Les Nostradamus modernes récompensés (pour certains à titre posthume) par cet IgNobel s’appellent :

  • Dorothy Martin, une Américaine qui, assurée d’être en contact avec des extraterrestres de la planète Clarion, avait annoncé que, pour faire le ménage dans la maison Terre, l’Etre suprême allait couler les continents existants et en faire jaillir de nouveaux du fond des océans en 1955 ;
  • Pat Robertson, un télévangéliste américain et ancien candidat à la primaire républicaine, qui avait pensé que 1982 ferait une bonne date pour le Jugement dernier (le même affirma plus tard que l’ouragan Katrina était une punition divine contre les avortements aux Etats-Unis ou que le séisme de 2010 à Haïti était une conséquence du pacte avec le diable passé par la population de ce pays pour se défaire des colonialistes français : il est plus facile de faire, a posteriori, une interprétation divine d’une catastrophe que de prédire cette dernière) ;
  • Elizabeth Clare Prophet (la plus ou moins bien nommée), qui avait prédit une guerre nucléaire entre les Etats-Unis et l’URSS dans les années 1980, guerre qui n’a apparemment pas eu lieu (plus de 2 000 de ses fidèles s’étaient néanmoins préparés à cette éventualité et rassemblés pendant des jours dans des abris anti-atomiques) ;
  • Lee Jang-rim, un pasteur sud-coréen qui annonça le retour de Jésus (et donc la fin des temps) pour le 28 octobre 1992, une prédiction qui poussa des centaines voire des milliers de personnes à quitter leurs emplois, vendre tous leurs biens… pour en faire don au pasteur qui termina son parcours sur la case prison ;
  • Credonia Mwerinde, une ancienne prostituée ougandaise devenue grande prêtresse du Mouvement pour la restauration des dix commandements de Dieu, qui expliqua aux membres de sa secte que ce monde s’arrêterait, tout comme les ordinateurs, avec le passage à l’an 2000 et disparut de la circulation avec l’argent des gogos dont plusieurs centaines  furent assassinés dans cette histoire ;
  • Harold Camping, un Américain spécialisé dans la relecture numérologique de la Bible, qui a donné plusieurs dates pour le rappel massif à Dieu de tous les bons chrétiens, mais s’est jusqu’ici toujours trompé dans ses comptes.
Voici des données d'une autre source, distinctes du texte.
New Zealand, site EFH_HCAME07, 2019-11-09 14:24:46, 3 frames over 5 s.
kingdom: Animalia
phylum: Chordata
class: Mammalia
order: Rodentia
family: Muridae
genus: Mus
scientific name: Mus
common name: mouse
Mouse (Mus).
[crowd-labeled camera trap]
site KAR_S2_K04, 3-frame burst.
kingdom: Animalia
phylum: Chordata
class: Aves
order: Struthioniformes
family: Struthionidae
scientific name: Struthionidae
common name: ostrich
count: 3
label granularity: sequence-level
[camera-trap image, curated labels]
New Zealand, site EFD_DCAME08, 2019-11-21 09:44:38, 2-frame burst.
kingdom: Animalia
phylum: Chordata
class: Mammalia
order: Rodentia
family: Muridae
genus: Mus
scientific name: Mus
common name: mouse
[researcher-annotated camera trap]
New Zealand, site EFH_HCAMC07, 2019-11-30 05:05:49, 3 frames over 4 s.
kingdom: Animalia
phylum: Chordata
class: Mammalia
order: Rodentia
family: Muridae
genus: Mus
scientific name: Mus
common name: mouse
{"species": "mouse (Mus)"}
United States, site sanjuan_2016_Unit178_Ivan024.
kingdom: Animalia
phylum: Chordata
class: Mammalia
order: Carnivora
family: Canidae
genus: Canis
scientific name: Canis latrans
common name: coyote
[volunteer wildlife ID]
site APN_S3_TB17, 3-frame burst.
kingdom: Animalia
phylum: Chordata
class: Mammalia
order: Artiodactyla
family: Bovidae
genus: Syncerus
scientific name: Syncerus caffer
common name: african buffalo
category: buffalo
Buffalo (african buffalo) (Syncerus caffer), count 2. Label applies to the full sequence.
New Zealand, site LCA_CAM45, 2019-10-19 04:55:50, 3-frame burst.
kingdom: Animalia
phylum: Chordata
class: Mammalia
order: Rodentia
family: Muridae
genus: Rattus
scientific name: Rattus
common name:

La liste retenue pour ces IgNobel n’est sans doute pas exhaustive. Si jamais nous survivons à ce 11/11/11, il y aura, l’année prochaine un 12/12/12 et aussi, quelques jours après, la fin supposée d’un cycle dans le calendrier maya, elle aussi associée à l’apocalypse. Dommage que, à l’exception de ce qui se pratique dans certaines entreprises, il n’existe pas de treizième mois. Avec toutes les superstitions qui entourent le nombre 13, la date du 13/13/13 aurait sans doute battu des records de bêtise.